А сейчас, что для нее важно сейчас? Ради чего жить? Чего ей теперь хотеть от жизни? Разве может что-то еще быть более важным, чем то, что она уже потеряла? Нет, депрессией она не страдала, чтобы там не говорила эта аспирантка из больницы. Просто теперь она ясно представила свою жизнь, и эта жизнь никак не могла быть описана исследованием этой Джоанны.

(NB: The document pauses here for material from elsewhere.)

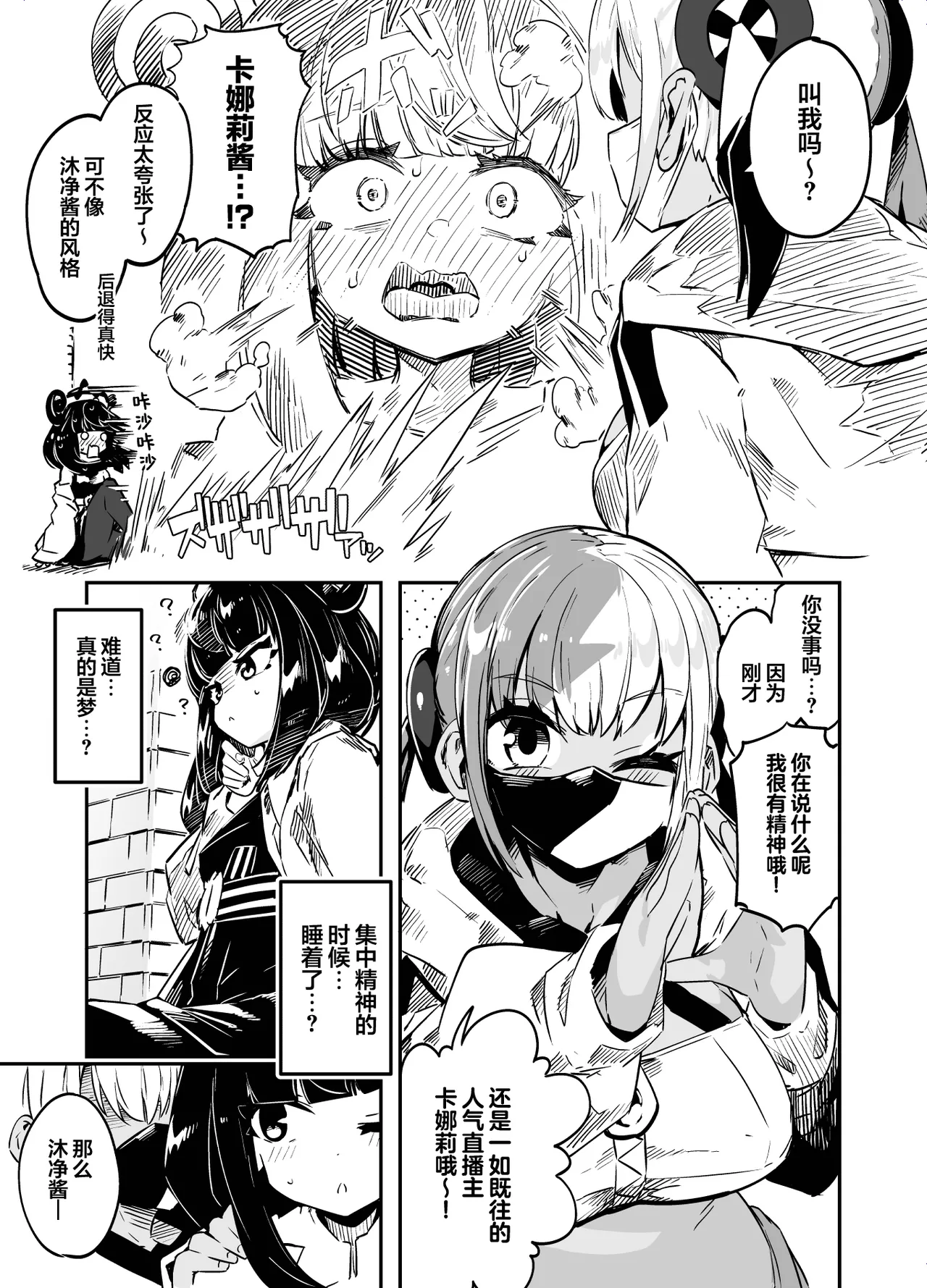 [Mannen Dokodoko Dondodoko (Tottotonero Tarou.)] Fuusa Kuiki WILD SEX ZONE (Pokémon LEGENDS Z-A) [Chinese] [欶澜汉化组] [Digital] 图片编号 27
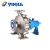 Import 1.5kW Industrial Single Stage Centrifugal Booster Pump for Fire Fighting from China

Об этом размышляла Лина, держа в руках ложечку с наконечником с Минни. На лице была спокойная улыбка. Все же она решила держать эту ложечку в сумке, а мысли при себе – чтобы никто не подумал, что она страдает послеродовой депрессией. Она подумала о своих сослуживцах. Все же хорошо, что они не знали о ребенке. Они бы подумали, что это сломило ее, бросились бы утешать ее, косо смотреть, что было бы совсем нелепо – ведь с ней все хорошо. Нет уж, свои мысли она оставит при себе. Ей никто не нужен. Не нужны ей эти люди, которые делают вид, что они друзья, и что она им не безразлична. И уж тем более она не хотела довериться тому, кто проявлял такую неискреннюю заботу.
Она спрятала ложечку во внутренний карман сумки – так она не испачкается, и никто ее не увидит. Наверно, надо какой-нибудь платок или чехол, чтобы завернуть ложечку. Она подумает об этом потом, а сейчас положит сумку в нижний ящик.